It’s not just that we have to have the bitter in life to appreciate the sweet, it’s that I don’t think we can have the sweet in life without the bitter. The Byrds took the words straight from Ecclesiastes for their song “Turn! Turn! Turn!”: “To everything there is a season and a time to every purpose under heaven.” EVERY purpose.

At the bottom of Pandora’s Box, under all of the world’s evils now run amok, was hope. As Rod Dreher, a Beliefnet writer who comprehensively does not share my politics, said recently, hope is not optimism. Rather, hope is the belief that suffering has some purpose, some meaning that will explained someday, in whatever belief system we embrace.

If that is the case, I am a very hopeful person.

On the night Martin Luther King was assassinated, a crowd of African-Americans gathered in Indianapolis, understandably in a rage. Robert F. Kennedy (himself in the last days of his short life) was in town, and it was thought he might be able to calm the situation with an impromptu speech.

Kennedy quoted from ancient Greek poetry in an attempt to explain the loss to the angry mob:

“Even in our sleep, pain which cannot forget falls drop by drop upon the heart, until, in our own despair, against our will, comes wisdom through the awful grace of God.”

There was no rioting in Indianapolis, that night or anytime during the terrible year of 1968 — the year I was conceived in my parents’ (unlikely at the time) hope of a better world to come. Again, awful grace.

And THAT is why I think God allows pain.

Goals:
• A. Please copy word for word the part of the passage on hope above, starting at "It’s not just" and ending at "system we embrace.".
• B. In the passage on hope above, in which city did a crowd gather on the night Martin Luther King was assassinated?

Data excerpt:
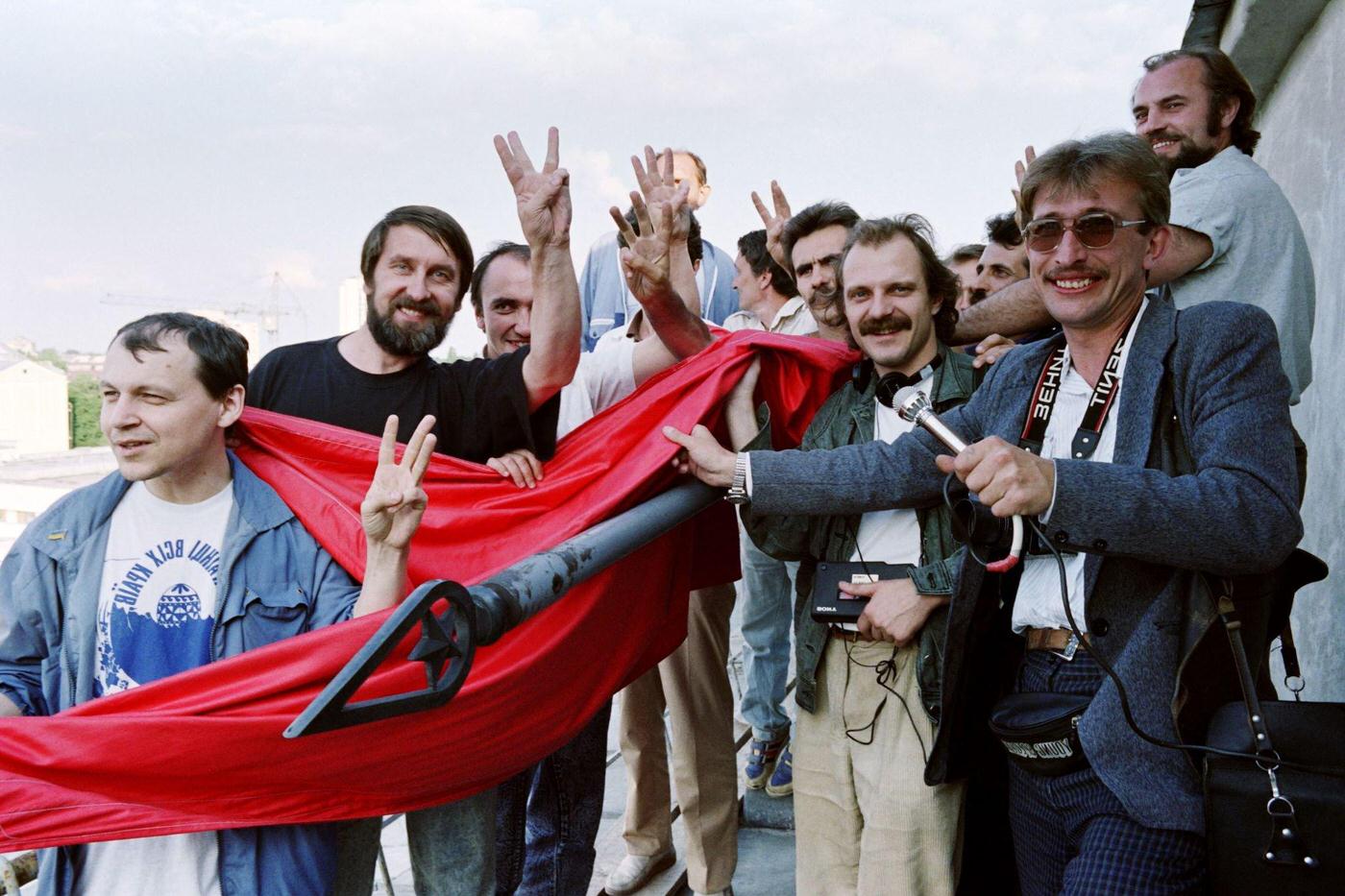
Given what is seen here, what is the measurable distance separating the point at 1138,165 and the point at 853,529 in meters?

Results in order:
• A.
It’s not just that we have to have the bitter in life to appreciate the sweet, it’s that I don’t think we can have the sweet in life without the bitter. The Byrds took the words straight from Ecclesiastes for their song “Turn! Turn! Turn!”: “To everything there is a season and a time to every purpose under heaven.” EVERY purpose.

At the bottom of Pandora’s Box, under all of the world’s evils now run amok, was hope. As Rod Dreher, a Beliefnet writer who comprehensively does not share my politics, said recently, hope is not optimism. Rather, hope is the belief that suffering has some purpose, some meaning that will explained someday, in whatever belief system we embrace.

• B. Indianapolis.